▶ PROBLEM TO SOLVE
Pictures found in the material must be left out, and every line returned as written.

▶ RECORDS SHOWN

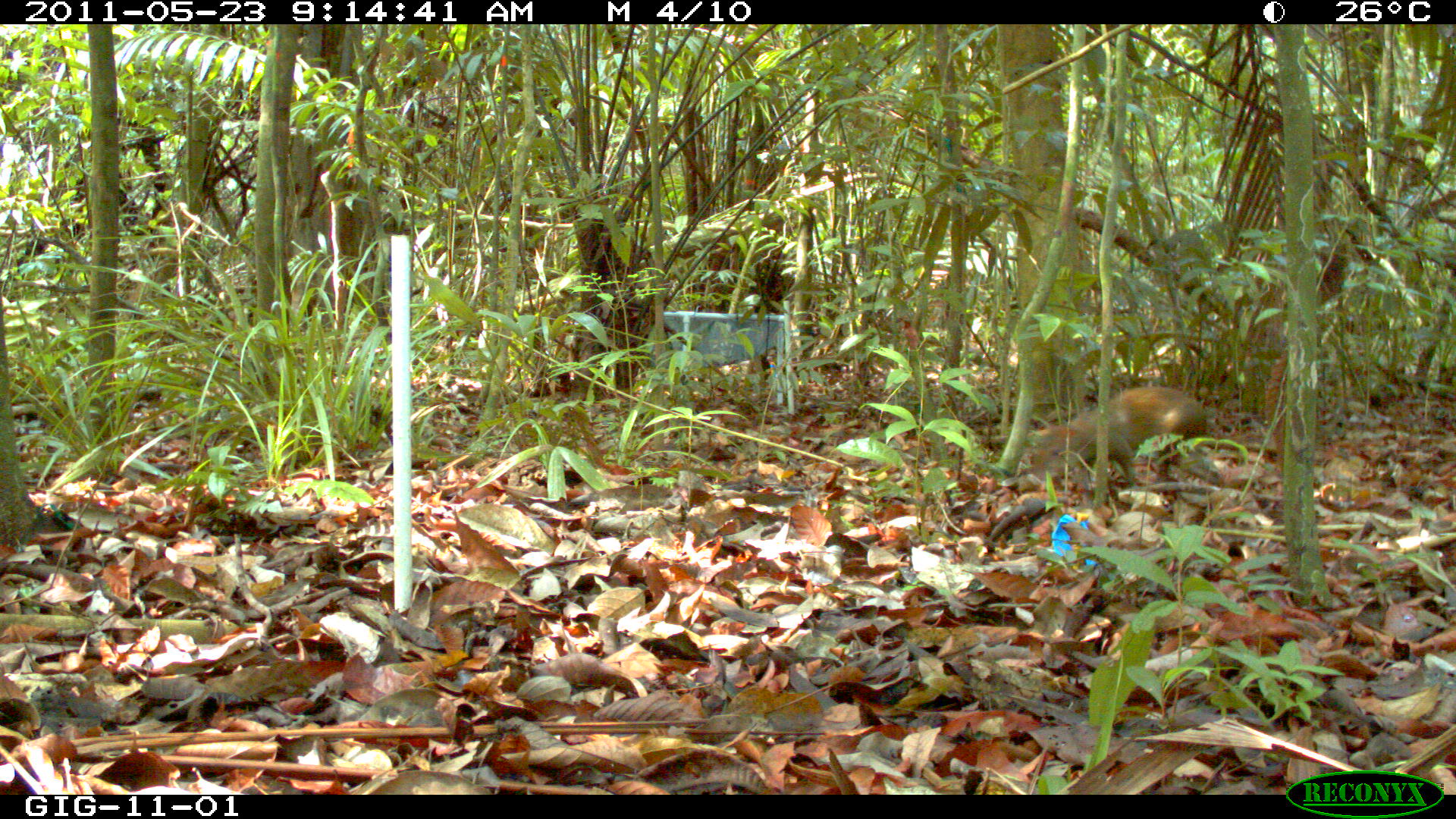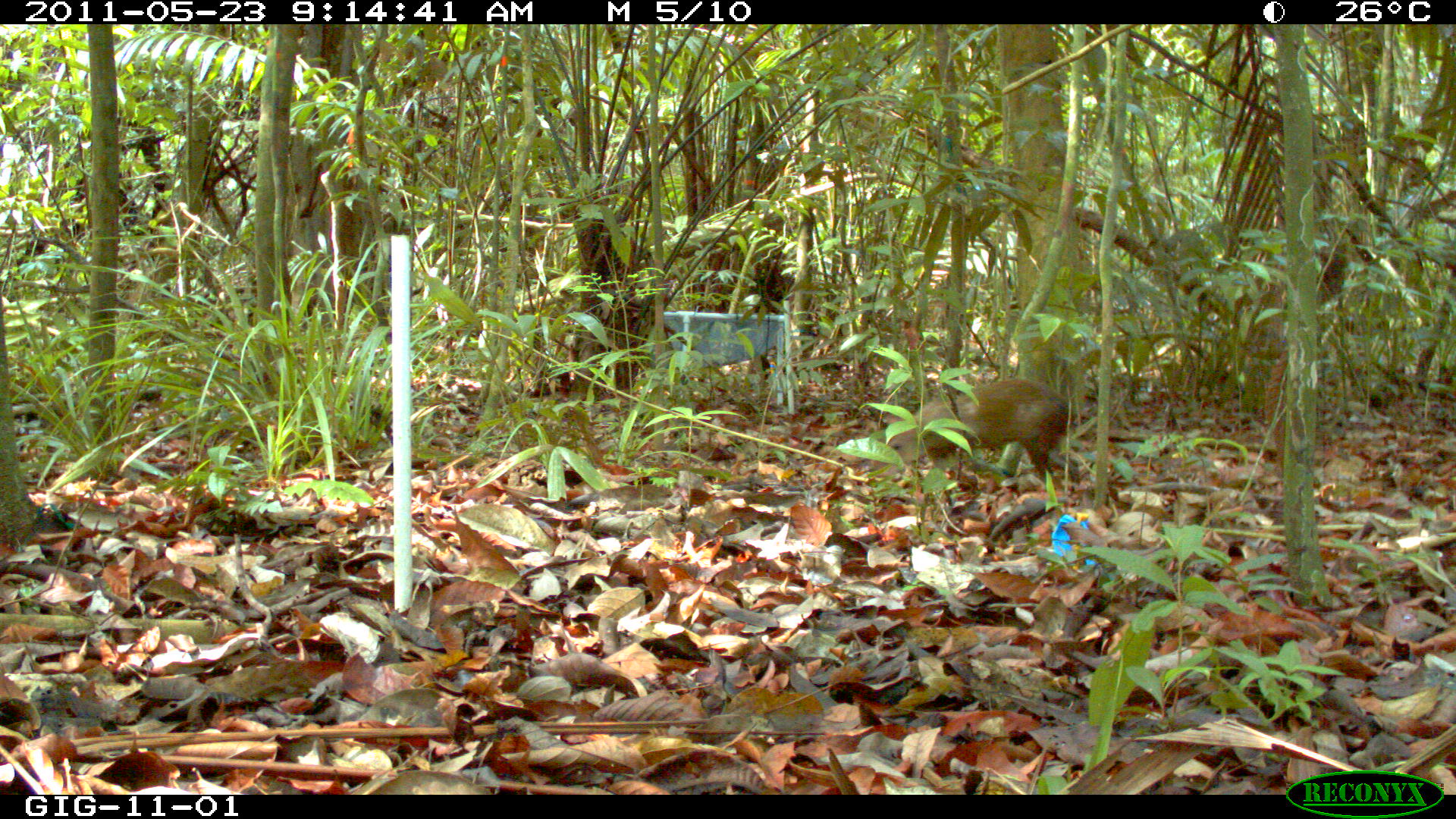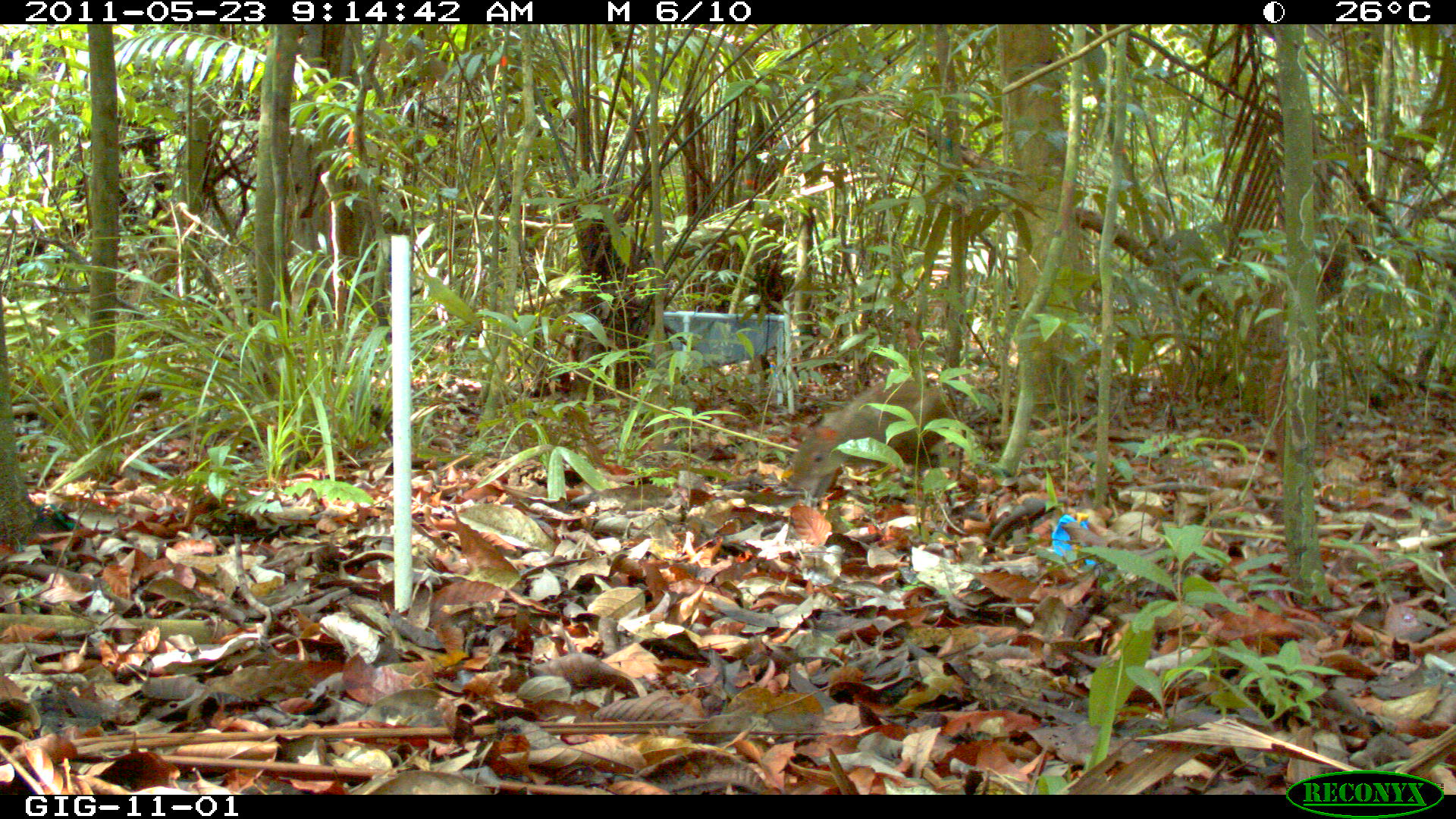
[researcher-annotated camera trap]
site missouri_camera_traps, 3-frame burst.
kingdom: Animalia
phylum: Chordata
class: Mammalia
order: Rodentia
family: Dasyproctidae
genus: Dasyprocta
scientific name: Dasyprocta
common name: agouti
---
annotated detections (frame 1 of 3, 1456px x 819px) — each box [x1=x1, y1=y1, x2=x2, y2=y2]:
agouti: [x1=1025, y1=384, x2=1214, y2=491]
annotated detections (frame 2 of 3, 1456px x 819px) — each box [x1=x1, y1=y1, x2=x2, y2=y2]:
agouti: [x1=886, y1=378, x2=1074, y2=489]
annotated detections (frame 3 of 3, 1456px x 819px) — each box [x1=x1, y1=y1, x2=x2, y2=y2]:
agouti: [x1=785, y1=378, x2=952, y2=500]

▶ RESPONSE TO THE EXERCISE
[researcher-annotated camera trap]
site missouri_camera_traps, 3-frame burst.
kingdom: Animalia
phylum: Chordata
class: Mammalia
order: Rodentia
family: Dasyproctidae
genus: Dasyprocta
scientific name: Dasyprocta
common name: agouti
---
annotated detections (frame 1 of 3, 1456px x 819px) — each box [x1=x1, y1=y1, x2=x2, y2=y2]:
agouti: [x1=1025, y1=384, x2=1214, y2=491]
annotated detections (frame 2 of 3, 1456px x 819px) — each box [x1=x1, y1=y1, x2=x2, y2=y2]:
agouti: [x1=886, y1=378, x2=1074, y2=489]
annotated detections (frame 3 of 3, 1456px x 819px) — each box [x1=x1, y1=y1, x2=x2, y2=y2]:
agouti: [x1=785, y1=378, x2=952, y2=500]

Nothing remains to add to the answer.